» **Selection**:
▬▬▬▬▬▬▬▬▬▬
Friday, November 28, 2008

Not so much increase in parallel performance

A few days ago I was celebrating the dramatic improvement of computing
performance using "snow" package in R.
(http://somerandomwalksofmind.blogspot.com/2008/11/my-first-parallel-program.html).
But later when I posted the question on R mailing list
(http://www.r-project.org/mail.html), some people pointed out that in
fact I did not such more-than-doubling improvement in performance.

The trick, according to Stefan Evert
(http://www.nabble.com/More-than-doubling-performance-with-snow-td20654005.html),
is to look at the elapsed time in the system.time() output. In that
case the boost in speed is not so large. For example:

> library(snow)
>
> cc <- makePVMcluster(2)
>
> n.size <- 1000
>
> temp <- NULL
> for(i in 1:10){
+ x <- list(matrix(rnorm(n.size^2),n.size))
+ temp <- c(temp,x)
▬▬▬▬▬▬▬▬▬▬
» **Stored data**:
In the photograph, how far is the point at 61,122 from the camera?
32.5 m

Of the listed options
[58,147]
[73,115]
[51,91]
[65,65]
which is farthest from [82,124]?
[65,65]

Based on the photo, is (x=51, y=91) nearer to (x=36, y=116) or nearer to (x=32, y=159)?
▬▬▬▬▬▬▬▬▬▬
» **Work instructions**:
(a) In the blog post on parallel performance with the snow package, which part of the system.time() output does Stefan Evert say to look at?
(b) Translate this sentence from the blog post on parallel performance into Spanish: "In that case the boost in speed is not so large."
(c) Carry on the blog post about parallel performance with the snow package in R from the point where it stops.

» **Answer set**:
(a) The elapsed time.

(b) En ese caso, el aumento de velocidad no es tan grande.

(c)
+ }
>
> system.time(t.1 <- clusterApply(cc,temp,"solve"))
user system elapsed
2.980 0.548 21.909
> system.time(t.2 <- lapply(temp,"solve"))
user system elapsed
24.290 0.636 25.058

So to further gain increase in execution in speed using snow I may
have to have a computer with many cores (much more than my current duo
core laptop).

Sunday, November 23, 2008

My first parallel program

My new laptop computer is a Lenovo Thinkpad T400 with Intel Core 2 Duo
processor. And I'm naturally seduced to do some experiment on parallel
programming. The result is far more than exciting. I tried the
following program:

library(snow)
cc <- makePVMcluster(2)
n.loop <- 10
n.size <- 1000
temp <- NULL
for(i in 1:n.loop){
x <- list(matrix(rnorm(n.size^2),n.size))
temp <- c(temp,x)
}

system.time(t.1 <- clusterApply(cc,temp,"solve"))
system.time(t.2 <- sapply(temp,"solve"))

The serial program took 23.9 seconds while the parallel one took only
3.0 seconds. That's more than double the performance!

Then I n.loop to 100 and n.size to 100. This time serial processing
outperformed parallel processing.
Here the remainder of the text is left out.